There are certain prayers that require a quorum of 10 – including the prayer for the dead that mourners are supposed to say every day for a year. Jewish law also calls for hearing the Torah read directly from the scroll, not a book. But Wieder said he believes the resistance to close among the ultra-Orthodox was a kind of emotional shock – that the virus must be dramatically deadly or this core of their lives would not be impacted.
“For an orthodox Jew who has been praying all his life in a synagogue, two or three times a day, if he can’t go, part of themselves is being cut off. It’s almost like the end of the world.”
On Thursday, synagogues were closed across neighborhoods with large ultra-Orthodox Jewish populations, including Rockland County and Crown Heights.
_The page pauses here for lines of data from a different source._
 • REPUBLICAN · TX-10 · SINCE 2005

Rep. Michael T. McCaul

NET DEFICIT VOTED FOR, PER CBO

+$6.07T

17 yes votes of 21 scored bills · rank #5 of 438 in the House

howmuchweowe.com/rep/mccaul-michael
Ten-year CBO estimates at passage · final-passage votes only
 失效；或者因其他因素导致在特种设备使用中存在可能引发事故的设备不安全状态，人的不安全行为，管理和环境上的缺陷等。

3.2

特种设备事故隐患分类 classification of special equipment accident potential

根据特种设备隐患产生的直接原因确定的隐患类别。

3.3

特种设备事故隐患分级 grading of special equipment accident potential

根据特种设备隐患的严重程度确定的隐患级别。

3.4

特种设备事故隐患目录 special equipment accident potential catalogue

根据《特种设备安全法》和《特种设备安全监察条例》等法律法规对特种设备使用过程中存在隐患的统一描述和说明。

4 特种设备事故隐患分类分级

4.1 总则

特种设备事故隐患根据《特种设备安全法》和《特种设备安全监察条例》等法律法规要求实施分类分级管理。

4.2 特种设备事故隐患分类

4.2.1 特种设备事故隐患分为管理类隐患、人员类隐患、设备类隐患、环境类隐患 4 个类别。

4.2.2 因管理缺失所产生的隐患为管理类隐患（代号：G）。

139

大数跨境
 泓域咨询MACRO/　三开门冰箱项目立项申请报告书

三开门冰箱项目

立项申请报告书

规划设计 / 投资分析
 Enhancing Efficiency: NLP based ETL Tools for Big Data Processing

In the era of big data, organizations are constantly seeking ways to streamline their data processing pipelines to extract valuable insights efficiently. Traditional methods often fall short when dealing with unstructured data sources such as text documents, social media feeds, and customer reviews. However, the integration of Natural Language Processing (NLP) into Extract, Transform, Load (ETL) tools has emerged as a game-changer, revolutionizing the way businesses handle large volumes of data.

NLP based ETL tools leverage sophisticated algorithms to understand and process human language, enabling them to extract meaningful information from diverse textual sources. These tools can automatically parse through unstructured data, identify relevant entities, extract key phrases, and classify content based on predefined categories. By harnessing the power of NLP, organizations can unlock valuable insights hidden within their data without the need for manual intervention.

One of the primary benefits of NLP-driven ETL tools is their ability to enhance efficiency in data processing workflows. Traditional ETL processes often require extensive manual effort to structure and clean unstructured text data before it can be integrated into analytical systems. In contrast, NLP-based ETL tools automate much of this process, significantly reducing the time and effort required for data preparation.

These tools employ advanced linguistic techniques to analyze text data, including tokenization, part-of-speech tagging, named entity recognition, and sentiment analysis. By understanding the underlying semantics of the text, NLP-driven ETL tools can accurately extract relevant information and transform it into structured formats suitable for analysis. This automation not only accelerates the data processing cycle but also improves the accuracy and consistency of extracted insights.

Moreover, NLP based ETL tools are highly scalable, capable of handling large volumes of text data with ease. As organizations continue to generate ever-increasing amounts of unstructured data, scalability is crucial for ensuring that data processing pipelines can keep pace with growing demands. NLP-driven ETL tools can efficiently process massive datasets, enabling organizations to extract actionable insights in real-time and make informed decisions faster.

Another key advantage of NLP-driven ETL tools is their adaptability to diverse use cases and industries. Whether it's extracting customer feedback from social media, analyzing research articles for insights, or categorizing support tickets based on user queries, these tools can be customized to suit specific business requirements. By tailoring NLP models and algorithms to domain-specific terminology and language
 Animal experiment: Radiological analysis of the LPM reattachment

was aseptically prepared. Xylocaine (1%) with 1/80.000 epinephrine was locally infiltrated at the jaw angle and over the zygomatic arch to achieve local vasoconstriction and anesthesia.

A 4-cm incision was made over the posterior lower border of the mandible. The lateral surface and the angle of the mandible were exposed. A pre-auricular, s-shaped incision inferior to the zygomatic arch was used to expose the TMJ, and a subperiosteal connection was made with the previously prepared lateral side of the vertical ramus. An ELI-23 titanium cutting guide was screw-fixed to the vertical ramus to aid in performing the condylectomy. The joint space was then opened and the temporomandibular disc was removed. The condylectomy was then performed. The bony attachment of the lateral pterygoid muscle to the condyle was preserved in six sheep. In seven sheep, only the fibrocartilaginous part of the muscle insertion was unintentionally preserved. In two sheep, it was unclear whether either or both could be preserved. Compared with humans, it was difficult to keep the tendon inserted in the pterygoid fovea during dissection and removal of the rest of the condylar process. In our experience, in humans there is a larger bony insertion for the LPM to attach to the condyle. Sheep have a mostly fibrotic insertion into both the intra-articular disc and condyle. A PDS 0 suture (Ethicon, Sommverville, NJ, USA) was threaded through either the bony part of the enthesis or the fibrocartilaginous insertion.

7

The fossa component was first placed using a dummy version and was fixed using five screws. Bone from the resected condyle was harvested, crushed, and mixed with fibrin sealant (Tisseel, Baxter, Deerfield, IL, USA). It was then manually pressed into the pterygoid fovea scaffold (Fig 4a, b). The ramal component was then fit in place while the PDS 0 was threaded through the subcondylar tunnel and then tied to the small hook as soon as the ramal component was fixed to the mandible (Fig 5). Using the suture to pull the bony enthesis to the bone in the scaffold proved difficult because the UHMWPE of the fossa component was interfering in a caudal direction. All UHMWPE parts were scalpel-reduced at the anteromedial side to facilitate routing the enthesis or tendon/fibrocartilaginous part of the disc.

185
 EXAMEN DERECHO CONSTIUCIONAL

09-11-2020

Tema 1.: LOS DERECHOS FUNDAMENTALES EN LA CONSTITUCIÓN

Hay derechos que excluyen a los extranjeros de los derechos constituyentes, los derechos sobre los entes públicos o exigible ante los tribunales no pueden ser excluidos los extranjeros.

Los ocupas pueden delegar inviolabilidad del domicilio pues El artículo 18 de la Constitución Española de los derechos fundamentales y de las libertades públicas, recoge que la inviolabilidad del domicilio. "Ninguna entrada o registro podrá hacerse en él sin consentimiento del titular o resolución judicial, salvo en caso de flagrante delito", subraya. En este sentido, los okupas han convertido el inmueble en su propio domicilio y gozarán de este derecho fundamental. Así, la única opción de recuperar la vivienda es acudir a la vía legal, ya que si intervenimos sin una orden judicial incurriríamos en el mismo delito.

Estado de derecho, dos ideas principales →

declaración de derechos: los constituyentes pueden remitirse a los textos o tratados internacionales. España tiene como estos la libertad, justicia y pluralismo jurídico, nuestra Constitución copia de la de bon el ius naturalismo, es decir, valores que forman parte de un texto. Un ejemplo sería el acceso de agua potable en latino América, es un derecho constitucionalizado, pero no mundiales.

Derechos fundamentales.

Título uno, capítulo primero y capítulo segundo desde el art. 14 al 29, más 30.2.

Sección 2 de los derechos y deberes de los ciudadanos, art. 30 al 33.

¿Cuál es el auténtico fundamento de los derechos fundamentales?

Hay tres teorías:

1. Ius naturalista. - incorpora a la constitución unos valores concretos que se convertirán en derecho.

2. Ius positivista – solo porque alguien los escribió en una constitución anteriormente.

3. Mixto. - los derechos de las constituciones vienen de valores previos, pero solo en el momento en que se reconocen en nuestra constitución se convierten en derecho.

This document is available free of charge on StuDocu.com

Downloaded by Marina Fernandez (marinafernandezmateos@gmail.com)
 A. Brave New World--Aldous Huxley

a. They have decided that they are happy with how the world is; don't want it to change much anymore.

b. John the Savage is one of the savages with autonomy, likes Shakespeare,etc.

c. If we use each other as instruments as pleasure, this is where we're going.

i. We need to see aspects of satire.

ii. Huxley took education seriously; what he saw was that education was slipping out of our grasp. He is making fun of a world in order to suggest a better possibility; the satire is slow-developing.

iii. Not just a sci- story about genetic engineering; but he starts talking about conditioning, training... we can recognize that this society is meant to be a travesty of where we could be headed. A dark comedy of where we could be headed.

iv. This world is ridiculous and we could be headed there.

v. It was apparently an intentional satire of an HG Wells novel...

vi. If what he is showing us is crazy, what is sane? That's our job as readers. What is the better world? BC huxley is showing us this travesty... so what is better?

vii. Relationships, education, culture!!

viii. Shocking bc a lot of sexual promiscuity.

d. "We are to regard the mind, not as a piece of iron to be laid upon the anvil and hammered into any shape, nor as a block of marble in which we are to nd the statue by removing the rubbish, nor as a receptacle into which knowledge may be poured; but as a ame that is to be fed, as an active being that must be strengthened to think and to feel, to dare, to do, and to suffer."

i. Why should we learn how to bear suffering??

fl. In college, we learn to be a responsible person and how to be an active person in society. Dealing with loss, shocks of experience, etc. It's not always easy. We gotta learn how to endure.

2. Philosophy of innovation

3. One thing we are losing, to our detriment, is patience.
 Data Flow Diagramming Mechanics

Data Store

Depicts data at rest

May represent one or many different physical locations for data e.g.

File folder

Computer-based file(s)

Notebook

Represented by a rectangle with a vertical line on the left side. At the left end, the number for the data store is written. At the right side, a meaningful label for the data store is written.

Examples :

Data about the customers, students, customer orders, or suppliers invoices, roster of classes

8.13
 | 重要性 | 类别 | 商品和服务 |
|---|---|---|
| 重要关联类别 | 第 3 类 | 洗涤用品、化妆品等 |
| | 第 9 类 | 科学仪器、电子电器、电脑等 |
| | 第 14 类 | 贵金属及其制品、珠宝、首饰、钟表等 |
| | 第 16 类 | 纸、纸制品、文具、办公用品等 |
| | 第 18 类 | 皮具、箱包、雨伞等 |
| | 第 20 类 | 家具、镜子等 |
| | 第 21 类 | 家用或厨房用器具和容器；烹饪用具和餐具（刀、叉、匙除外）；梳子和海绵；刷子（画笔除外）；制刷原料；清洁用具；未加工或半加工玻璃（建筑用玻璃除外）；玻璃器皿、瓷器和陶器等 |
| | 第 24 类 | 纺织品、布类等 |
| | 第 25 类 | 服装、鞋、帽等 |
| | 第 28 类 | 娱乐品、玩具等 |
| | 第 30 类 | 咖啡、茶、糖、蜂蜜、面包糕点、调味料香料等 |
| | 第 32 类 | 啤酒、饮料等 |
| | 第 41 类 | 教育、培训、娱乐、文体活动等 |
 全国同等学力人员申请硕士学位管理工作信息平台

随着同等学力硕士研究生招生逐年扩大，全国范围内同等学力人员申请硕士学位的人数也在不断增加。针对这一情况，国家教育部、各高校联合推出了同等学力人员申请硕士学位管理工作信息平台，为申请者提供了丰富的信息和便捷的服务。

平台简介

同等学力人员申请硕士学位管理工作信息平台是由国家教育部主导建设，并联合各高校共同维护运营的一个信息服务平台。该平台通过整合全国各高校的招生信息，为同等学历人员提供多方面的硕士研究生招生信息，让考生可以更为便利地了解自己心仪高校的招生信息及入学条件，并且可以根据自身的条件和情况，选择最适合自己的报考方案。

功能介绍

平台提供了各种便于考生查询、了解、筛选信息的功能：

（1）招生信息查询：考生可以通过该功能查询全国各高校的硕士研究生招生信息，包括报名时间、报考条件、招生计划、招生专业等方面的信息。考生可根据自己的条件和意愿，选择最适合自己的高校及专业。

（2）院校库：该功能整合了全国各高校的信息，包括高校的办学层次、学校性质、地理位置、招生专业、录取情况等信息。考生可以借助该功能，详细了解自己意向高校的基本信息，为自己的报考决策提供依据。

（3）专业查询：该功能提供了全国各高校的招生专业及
Groups of 10 men – called a minyan – met in open courtyards and backyards in various Jewish communities to meet those religious requirements.
In Islam, there are prayers that are not to be said alone. The janaza, or funeral prayer, does not require more than one person, but the belief in some schools of Islam is that the more people praying it the better as more forgiveness for the deceased can be granted. On social media some shared images of Muslims gathering in very small groups for such prayers.